DA: “UNA CASALINGA AD HOLLYWWOD- SPLENDORI E MISERIE DELL’AMERICA CHE MANGIA”- EDIZIONI GUIDO TOMMASI
“Prima di iniziare a cucinare però bisognava risolvere un altro problema: l’approvvigionamento. Era giunto il momento di affrontare il supermercato.
Se è vero che ogni città ha i musei che si merita, nessun museo può raccontare meglio Los Angeles dei suoi supermercati. Peg Bracken, una famosa “food writer” americana, autrice tra l’altro di un libro di ricette dal titolo emblematico: “The I Hate to Cook Book” (Il Libro di Cucina per chi Odia Cucinare) sostiene che il supermercato è un posto orribile se si odia cucinare. Per me è vero l’esatto contrario: non c’è niente di più spaventoso di un supermercato americano se siama cucinare.
Già dall’esterno il supermercato ha qualcosa di inquietante. Non importa infatti a quale catena appartengano, Gelson’s, Ralphs, Costco, Vons, i supermarket californiani hanno tutti in comune di sorgere, come cattedrali, al centro di un mall. Ai loro lati sono sempre attaccati, come i tentacoli di un gigantesco polipo, un negozio di video, una banca, un coffee bar, un salone di bellezza, un qualche tipo di ristorante fast food, che sia cinese, messicano o americano, e ovviamente un grande parcheggio. Lo schema è sempre identico. Una sconfortante uniformità.
Emozionata e armata di un carrello gigantesco mi decisi così a varcare la soglia di Lucky, il mio supermercato di riferimento.
La prima cosa che mi colpì entrando furono le luci al neon, bianche e abbaglianti. La seconda, il freddo polare; qualunque sia la temperatura esterna l’aria condizionata funziona sempre al massimo. La terza fu l’assoluta mancanza di qualsiasi odore generalmente presente in locali dove si vende cibo. La quarta, la vastità e l’impressionante quantità degli articoli esposti (secondo un recente sondaggio un supermercato di media grandezza espone circa 25.000 articoli). Questa abbondanza mai vista prima, mi provocò un’eccitazione mista ad ansia e ad una certa nausea. Insomma come in qualsiasi museo che si rispetti anche questo scatenava la sua “sindrome di Stendhal”.
Superato il primo smarrimento cominciai ad analizzare il contenuto delle file di scaffali intorno a me. Quel primo giorno girovagai tra salse e surgelati per almeno quattro ore. Mio marito mi diede per dispersa.
La prima considerazione fu di ordine generale: era innegabile che gli Americani soffrissero di una sindrome acuta di personalità divisa. Passeggiando nel reparto surgelati avevo notato che accanto a confezioni magnum di gelato di cicoccolato, noci, caramello e crema era in vendita la panna spray a basso contenuto di grassi, di fronte ai pranzi già pronti “Hungry Man” (per uomini affamati), un blocco da mezzo chilo di cibo non meglio identificato, venivano esibiti i prodotti Lean Cuisine (cucina dietetica), e insieme ai dolci al cioccolato grondanti burro faceva bella mostra la Coca Cola Light. Un’offerta piuttosto sconcertante. In pratica l’americano voleva abboffarsi e stare a dieta contemporaneamente ma a giudicare dal numero di obesi che si trascinavano tra i corridoi la formula non sembrava funzionare un granchè.

> **CONSEGNA 1**: Copia parola per parola il brano sul supermercato americano, cominciando dalle parole "Già dall’esterno il" e fermandoti dopo le parole "supermercato di riferimento.".

[Voci per l'etichettatura dei riquadri di delimitazione]
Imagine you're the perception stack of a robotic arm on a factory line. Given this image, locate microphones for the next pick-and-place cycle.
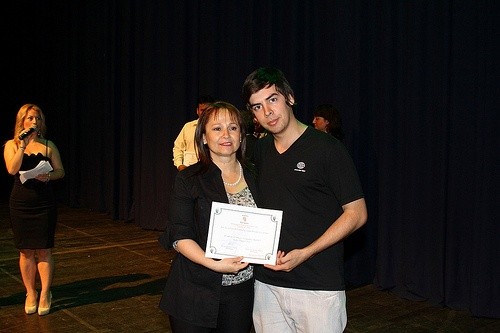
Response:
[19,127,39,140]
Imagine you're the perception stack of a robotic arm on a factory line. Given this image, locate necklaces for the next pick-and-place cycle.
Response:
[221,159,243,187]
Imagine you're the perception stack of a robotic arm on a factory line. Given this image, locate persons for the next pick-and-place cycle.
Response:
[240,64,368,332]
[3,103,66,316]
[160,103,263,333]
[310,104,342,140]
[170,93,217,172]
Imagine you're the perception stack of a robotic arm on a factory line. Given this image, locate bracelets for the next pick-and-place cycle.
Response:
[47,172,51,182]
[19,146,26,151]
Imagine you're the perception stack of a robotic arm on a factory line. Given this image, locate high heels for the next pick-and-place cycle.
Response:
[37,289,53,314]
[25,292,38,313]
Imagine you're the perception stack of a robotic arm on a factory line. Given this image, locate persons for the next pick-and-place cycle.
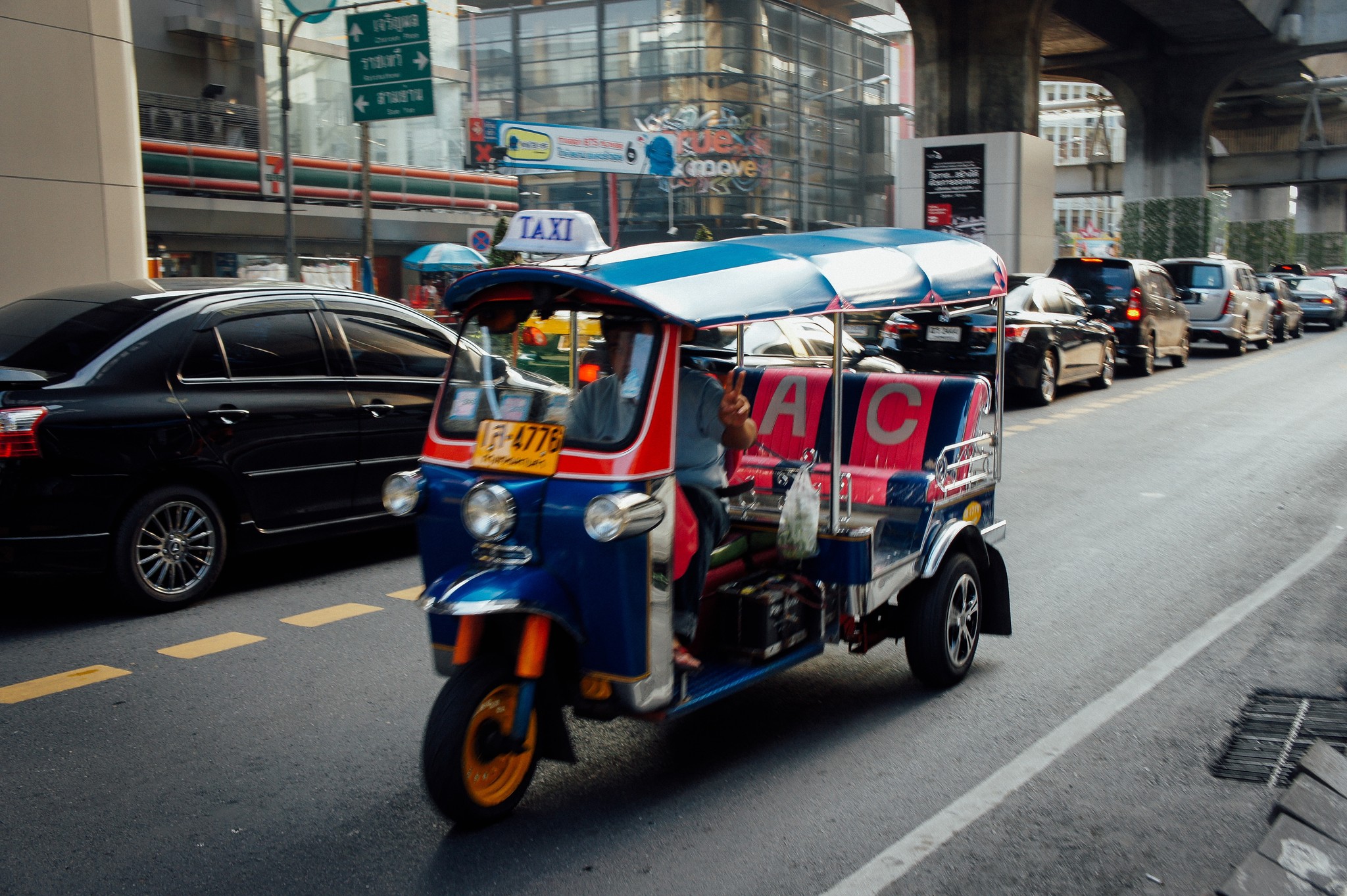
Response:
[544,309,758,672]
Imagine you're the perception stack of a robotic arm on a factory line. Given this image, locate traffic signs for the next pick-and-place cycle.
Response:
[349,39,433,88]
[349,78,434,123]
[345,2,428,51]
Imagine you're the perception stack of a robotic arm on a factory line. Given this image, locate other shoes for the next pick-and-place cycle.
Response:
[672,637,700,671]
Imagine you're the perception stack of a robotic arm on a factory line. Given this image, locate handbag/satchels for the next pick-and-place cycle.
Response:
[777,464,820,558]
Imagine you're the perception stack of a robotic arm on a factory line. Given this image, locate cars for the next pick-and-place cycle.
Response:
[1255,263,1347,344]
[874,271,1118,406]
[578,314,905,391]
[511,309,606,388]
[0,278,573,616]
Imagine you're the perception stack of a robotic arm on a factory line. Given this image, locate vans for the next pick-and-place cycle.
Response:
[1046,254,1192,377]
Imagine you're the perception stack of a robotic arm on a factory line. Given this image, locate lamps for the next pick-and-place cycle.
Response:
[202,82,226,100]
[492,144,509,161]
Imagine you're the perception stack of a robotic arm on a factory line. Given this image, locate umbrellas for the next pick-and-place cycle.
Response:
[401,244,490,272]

> **CONSEGNA 2**: Ripeti senza modifiche le righe dei record, dalla prima fino alla riga che contiene "[170,93,217,172]", inclusa. Lascia fuori le immagini.

> **SVOLGIMENTO 1**:
Già dall’esterno il supermercato ha qualcosa di inquietante. Non importa infatti a quale catena appartengano, Gelson’s, Ralphs, Costco, Vons, i supermarket californiani hanno tutti in comune di sorgere, come cattedrali, al centro di un mall. Ai loro lati sono sempre attaccati, come i tentacoli di un gigantesco polipo, un negozio di video, una banca, un coffee bar, un salone di bellezza, un qualche tipo di ristorante fast food, che sia cinese, messicano o americano, e ovviamente un grande parcheggio. Lo schema è sempre identico. Una sconfortante uniformità.
Emozionata e armata di un carrello gigantesco mi decisi così a varcare la soglia di Lucky, il mio supermercato di riferimento.

> **SVOLGIMENTO 2**:
Imagine you're the perception stack of a robotic arm on a factory line. Given this image, locate microphones for the next pick-and-place cycle.
Response:
[19,127,39,140]
Imagine you're the perception stack of a robotic arm on a factory line. Given this image, locate necklaces for the next pick-and-place cycle.
Response:
[221,159,243,187]
Imagine you're the perception stack of a robotic arm on a factory line. Given this image, locate persons for the next pick-and-place cycle.
Response:
[240,64,368,332]
[3,103,66,316]
[160,103,263,333]
[310,104,342,140]
[170,93,217,172]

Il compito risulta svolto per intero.